As nice as all that is, there's a third variable that's a sticking point: financial flexibility. Right now, the Jays have tremendous flexibility in no small part because they've gotten the payroll so low. While refusal to spend isn't a good thing, a 70 million dollar 85 win team is better than a 120 million dollar 85 win team. Much better. Much, much, much better. The former is a team that has lots of room to grow, to cover arbitration raises, to replace departing players that the farm can't cover, and so on. The latter is a team that, while it may have a slim chance of making the postseason, will almost certainly need to shift into cost cutting mode either before it has any kind of run of success.
So, is Rogers cheap ownership, or is it patient ownership? We don't know for sure right now. People point to the payroll under their ownership, but how many seasons have they finished within a half dozen games of the postseason? How many have they finished with above average attendance? They have yet to go through a season where the conditions for it to make tactical sense to spend heavily were there. So they haven't proven their willingness to eventually spend yet, which is a good thing in my book, because in order to prove it they would have had to spend when it was stupid to do so. They did spend, unwisely, on Wells, Burnett, and Ryan, but management had enough sense to abort that attempt before the hole became too deep.

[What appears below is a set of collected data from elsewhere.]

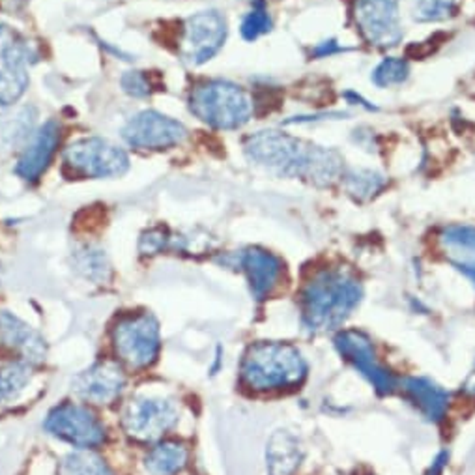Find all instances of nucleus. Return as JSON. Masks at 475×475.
<instances>
[{
  "label": "nucleus",
  "instance_id": "dca6fc26",
  "mask_svg": "<svg viewBox=\"0 0 475 475\" xmlns=\"http://www.w3.org/2000/svg\"><path fill=\"white\" fill-rule=\"evenodd\" d=\"M0 342L21 354L27 363H40L47 354L44 337L32 326L8 313V310L0 313Z\"/></svg>",
  "mask_w": 475,
  "mask_h": 475
},
{
  "label": "nucleus",
  "instance_id": "f03ea898",
  "mask_svg": "<svg viewBox=\"0 0 475 475\" xmlns=\"http://www.w3.org/2000/svg\"><path fill=\"white\" fill-rule=\"evenodd\" d=\"M189 111L213 130L232 132L251 120L254 103L240 85L210 79L191 90Z\"/></svg>",
  "mask_w": 475,
  "mask_h": 475
},
{
  "label": "nucleus",
  "instance_id": "cd10ccee",
  "mask_svg": "<svg viewBox=\"0 0 475 475\" xmlns=\"http://www.w3.org/2000/svg\"><path fill=\"white\" fill-rule=\"evenodd\" d=\"M459 12V0H415L412 17L417 23L449 21Z\"/></svg>",
  "mask_w": 475,
  "mask_h": 475
},
{
  "label": "nucleus",
  "instance_id": "7ed1b4c3",
  "mask_svg": "<svg viewBox=\"0 0 475 475\" xmlns=\"http://www.w3.org/2000/svg\"><path fill=\"white\" fill-rule=\"evenodd\" d=\"M305 361L296 349L281 342H259L244 358L242 376L253 390H279L300 383Z\"/></svg>",
  "mask_w": 475,
  "mask_h": 475
},
{
  "label": "nucleus",
  "instance_id": "a211bd4d",
  "mask_svg": "<svg viewBox=\"0 0 475 475\" xmlns=\"http://www.w3.org/2000/svg\"><path fill=\"white\" fill-rule=\"evenodd\" d=\"M444 257L451 266L475 279V227L453 225L440 234Z\"/></svg>",
  "mask_w": 475,
  "mask_h": 475
},
{
  "label": "nucleus",
  "instance_id": "ddd939ff",
  "mask_svg": "<svg viewBox=\"0 0 475 475\" xmlns=\"http://www.w3.org/2000/svg\"><path fill=\"white\" fill-rule=\"evenodd\" d=\"M60 141V125L57 120H47L38 132L32 133L17 163L15 173L27 181L38 180L54 156Z\"/></svg>",
  "mask_w": 475,
  "mask_h": 475
},
{
  "label": "nucleus",
  "instance_id": "412c9836",
  "mask_svg": "<svg viewBox=\"0 0 475 475\" xmlns=\"http://www.w3.org/2000/svg\"><path fill=\"white\" fill-rule=\"evenodd\" d=\"M36 109L32 105L17 107L15 111L0 115V150L10 152L32 137Z\"/></svg>",
  "mask_w": 475,
  "mask_h": 475
},
{
  "label": "nucleus",
  "instance_id": "c85d7f7f",
  "mask_svg": "<svg viewBox=\"0 0 475 475\" xmlns=\"http://www.w3.org/2000/svg\"><path fill=\"white\" fill-rule=\"evenodd\" d=\"M410 77V64L407 59L386 57L374 69L371 81L378 88H391L405 85Z\"/></svg>",
  "mask_w": 475,
  "mask_h": 475
},
{
  "label": "nucleus",
  "instance_id": "6e6552de",
  "mask_svg": "<svg viewBox=\"0 0 475 475\" xmlns=\"http://www.w3.org/2000/svg\"><path fill=\"white\" fill-rule=\"evenodd\" d=\"M354 21L361 38L376 49H393L403 42L399 0H356Z\"/></svg>",
  "mask_w": 475,
  "mask_h": 475
},
{
  "label": "nucleus",
  "instance_id": "39448f33",
  "mask_svg": "<svg viewBox=\"0 0 475 475\" xmlns=\"http://www.w3.org/2000/svg\"><path fill=\"white\" fill-rule=\"evenodd\" d=\"M64 163L73 173L86 178H117L130 169V157L125 150L100 137L69 144L64 152Z\"/></svg>",
  "mask_w": 475,
  "mask_h": 475
},
{
  "label": "nucleus",
  "instance_id": "a878e982",
  "mask_svg": "<svg viewBox=\"0 0 475 475\" xmlns=\"http://www.w3.org/2000/svg\"><path fill=\"white\" fill-rule=\"evenodd\" d=\"M415 403L419 405L429 417H438L442 415L446 403H447V395L446 391H442L440 388H436L434 383L427 382V380H410L408 382V388H407Z\"/></svg>",
  "mask_w": 475,
  "mask_h": 475
},
{
  "label": "nucleus",
  "instance_id": "9d476101",
  "mask_svg": "<svg viewBox=\"0 0 475 475\" xmlns=\"http://www.w3.org/2000/svg\"><path fill=\"white\" fill-rule=\"evenodd\" d=\"M186 125L157 111H142L127 120L122 139L139 150H167L186 141Z\"/></svg>",
  "mask_w": 475,
  "mask_h": 475
},
{
  "label": "nucleus",
  "instance_id": "9b49d317",
  "mask_svg": "<svg viewBox=\"0 0 475 475\" xmlns=\"http://www.w3.org/2000/svg\"><path fill=\"white\" fill-rule=\"evenodd\" d=\"M44 427L54 438L79 449L96 447L105 440V429L100 419L81 405L66 403L52 408Z\"/></svg>",
  "mask_w": 475,
  "mask_h": 475
},
{
  "label": "nucleus",
  "instance_id": "f3484780",
  "mask_svg": "<svg viewBox=\"0 0 475 475\" xmlns=\"http://www.w3.org/2000/svg\"><path fill=\"white\" fill-rule=\"evenodd\" d=\"M337 346L341 354H344L349 359H352L356 363V367H359V371L363 374H367L369 380L374 383L376 390L382 391H391L393 383L388 373H383L378 363L373 356V346L371 342L365 339L361 334L358 332H346L337 339Z\"/></svg>",
  "mask_w": 475,
  "mask_h": 475
},
{
  "label": "nucleus",
  "instance_id": "72a5a7b5",
  "mask_svg": "<svg viewBox=\"0 0 475 475\" xmlns=\"http://www.w3.org/2000/svg\"><path fill=\"white\" fill-rule=\"evenodd\" d=\"M342 96H344V100L349 101L350 105H358V107L365 109V111H378V107H376V105H373L371 101H367V100H365L363 96L356 94L354 90H349V93H344Z\"/></svg>",
  "mask_w": 475,
  "mask_h": 475
},
{
  "label": "nucleus",
  "instance_id": "bb28decb",
  "mask_svg": "<svg viewBox=\"0 0 475 475\" xmlns=\"http://www.w3.org/2000/svg\"><path fill=\"white\" fill-rule=\"evenodd\" d=\"M59 475H113L98 455L88 451L69 453L60 461Z\"/></svg>",
  "mask_w": 475,
  "mask_h": 475
},
{
  "label": "nucleus",
  "instance_id": "20e7f679",
  "mask_svg": "<svg viewBox=\"0 0 475 475\" xmlns=\"http://www.w3.org/2000/svg\"><path fill=\"white\" fill-rule=\"evenodd\" d=\"M313 142L278 130H264L244 141V154L257 167L281 178H303Z\"/></svg>",
  "mask_w": 475,
  "mask_h": 475
},
{
  "label": "nucleus",
  "instance_id": "0eeeda50",
  "mask_svg": "<svg viewBox=\"0 0 475 475\" xmlns=\"http://www.w3.org/2000/svg\"><path fill=\"white\" fill-rule=\"evenodd\" d=\"M229 25L223 13L215 10L198 12L184 23L180 40L181 60L189 66H203L225 45Z\"/></svg>",
  "mask_w": 475,
  "mask_h": 475
},
{
  "label": "nucleus",
  "instance_id": "4468645a",
  "mask_svg": "<svg viewBox=\"0 0 475 475\" xmlns=\"http://www.w3.org/2000/svg\"><path fill=\"white\" fill-rule=\"evenodd\" d=\"M125 386V378L117 363L105 361L98 363L79 373L71 382V390L81 399L93 400V403H109L117 399Z\"/></svg>",
  "mask_w": 475,
  "mask_h": 475
},
{
  "label": "nucleus",
  "instance_id": "f8f14e48",
  "mask_svg": "<svg viewBox=\"0 0 475 475\" xmlns=\"http://www.w3.org/2000/svg\"><path fill=\"white\" fill-rule=\"evenodd\" d=\"M178 422V410L167 399L139 397L124 412V429L135 440L152 442Z\"/></svg>",
  "mask_w": 475,
  "mask_h": 475
},
{
  "label": "nucleus",
  "instance_id": "7c9ffc66",
  "mask_svg": "<svg viewBox=\"0 0 475 475\" xmlns=\"http://www.w3.org/2000/svg\"><path fill=\"white\" fill-rule=\"evenodd\" d=\"M122 90L132 98H146L152 94V83L144 71H125L120 79Z\"/></svg>",
  "mask_w": 475,
  "mask_h": 475
},
{
  "label": "nucleus",
  "instance_id": "6ab92c4d",
  "mask_svg": "<svg viewBox=\"0 0 475 475\" xmlns=\"http://www.w3.org/2000/svg\"><path fill=\"white\" fill-rule=\"evenodd\" d=\"M344 174V159L335 149L327 146L313 144L307 159L305 174L302 180H307L309 184L317 188H330Z\"/></svg>",
  "mask_w": 475,
  "mask_h": 475
},
{
  "label": "nucleus",
  "instance_id": "1a4fd4ad",
  "mask_svg": "<svg viewBox=\"0 0 475 475\" xmlns=\"http://www.w3.org/2000/svg\"><path fill=\"white\" fill-rule=\"evenodd\" d=\"M115 349L130 367H149L159 352L157 320L149 313L120 320L115 327Z\"/></svg>",
  "mask_w": 475,
  "mask_h": 475
},
{
  "label": "nucleus",
  "instance_id": "423d86ee",
  "mask_svg": "<svg viewBox=\"0 0 475 475\" xmlns=\"http://www.w3.org/2000/svg\"><path fill=\"white\" fill-rule=\"evenodd\" d=\"M36 60L32 47L13 28L0 25V107H12L28 86V66Z\"/></svg>",
  "mask_w": 475,
  "mask_h": 475
},
{
  "label": "nucleus",
  "instance_id": "4be33fe9",
  "mask_svg": "<svg viewBox=\"0 0 475 475\" xmlns=\"http://www.w3.org/2000/svg\"><path fill=\"white\" fill-rule=\"evenodd\" d=\"M341 181L344 191L354 200H358V203H367L388 184L386 176L373 169H349L344 171Z\"/></svg>",
  "mask_w": 475,
  "mask_h": 475
},
{
  "label": "nucleus",
  "instance_id": "2f4dec72",
  "mask_svg": "<svg viewBox=\"0 0 475 475\" xmlns=\"http://www.w3.org/2000/svg\"><path fill=\"white\" fill-rule=\"evenodd\" d=\"M171 238L167 236L165 229H152L141 238V251L144 254H156L167 247Z\"/></svg>",
  "mask_w": 475,
  "mask_h": 475
},
{
  "label": "nucleus",
  "instance_id": "393cba45",
  "mask_svg": "<svg viewBox=\"0 0 475 475\" xmlns=\"http://www.w3.org/2000/svg\"><path fill=\"white\" fill-rule=\"evenodd\" d=\"M32 380V369L27 361H15L0 367V400H13L23 393Z\"/></svg>",
  "mask_w": 475,
  "mask_h": 475
},
{
  "label": "nucleus",
  "instance_id": "c756f323",
  "mask_svg": "<svg viewBox=\"0 0 475 475\" xmlns=\"http://www.w3.org/2000/svg\"><path fill=\"white\" fill-rule=\"evenodd\" d=\"M273 28V20L268 12L266 0H253L251 10L244 15L242 20V38L246 42H254L259 40L261 36H266Z\"/></svg>",
  "mask_w": 475,
  "mask_h": 475
},
{
  "label": "nucleus",
  "instance_id": "b1692460",
  "mask_svg": "<svg viewBox=\"0 0 475 475\" xmlns=\"http://www.w3.org/2000/svg\"><path fill=\"white\" fill-rule=\"evenodd\" d=\"M73 268H76L81 276L93 283H105L111 278V262H109L105 251L94 246H83L73 253Z\"/></svg>",
  "mask_w": 475,
  "mask_h": 475
},
{
  "label": "nucleus",
  "instance_id": "473e14b6",
  "mask_svg": "<svg viewBox=\"0 0 475 475\" xmlns=\"http://www.w3.org/2000/svg\"><path fill=\"white\" fill-rule=\"evenodd\" d=\"M349 51L344 45H341L335 38L332 40H324L320 44H317L313 49H310V57L313 59H326V57H334V54Z\"/></svg>",
  "mask_w": 475,
  "mask_h": 475
},
{
  "label": "nucleus",
  "instance_id": "5701e85b",
  "mask_svg": "<svg viewBox=\"0 0 475 475\" xmlns=\"http://www.w3.org/2000/svg\"><path fill=\"white\" fill-rule=\"evenodd\" d=\"M188 464V449L181 444L163 442L146 455L144 466L152 475H174Z\"/></svg>",
  "mask_w": 475,
  "mask_h": 475
},
{
  "label": "nucleus",
  "instance_id": "aec40b11",
  "mask_svg": "<svg viewBox=\"0 0 475 475\" xmlns=\"http://www.w3.org/2000/svg\"><path fill=\"white\" fill-rule=\"evenodd\" d=\"M302 463V447L294 436L279 431L270 438L266 466L270 475H292Z\"/></svg>",
  "mask_w": 475,
  "mask_h": 475
},
{
  "label": "nucleus",
  "instance_id": "2eb2a0df",
  "mask_svg": "<svg viewBox=\"0 0 475 475\" xmlns=\"http://www.w3.org/2000/svg\"><path fill=\"white\" fill-rule=\"evenodd\" d=\"M238 264L247 273L251 292L257 300H264L278 286L283 273L281 259L261 247H249L238 254Z\"/></svg>",
  "mask_w": 475,
  "mask_h": 475
},
{
  "label": "nucleus",
  "instance_id": "f257e3e1",
  "mask_svg": "<svg viewBox=\"0 0 475 475\" xmlns=\"http://www.w3.org/2000/svg\"><path fill=\"white\" fill-rule=\"evenodd\" d=\"M361 286L342 268H326L303 288V320L310 330H326L341 322L358 305Z\"/></svg>",
  "mask_w": 475,
  "mask_h": 475
}]
</instances>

I do expect them to pick up some talent this year - short-term guys, or through trades - because they're close enough to contention that the current talent level could squeeze into contention - but they're also at the point where the temptation to go all-in can have averse effects on their ability to take the final step if they fall short this year.If the value's right, then someone like Fielder would make sense as a core talent, but if he's overpriced now, then there's a good chance that even as soon as 2013 they'd be able to get more wins out of the same money after this year.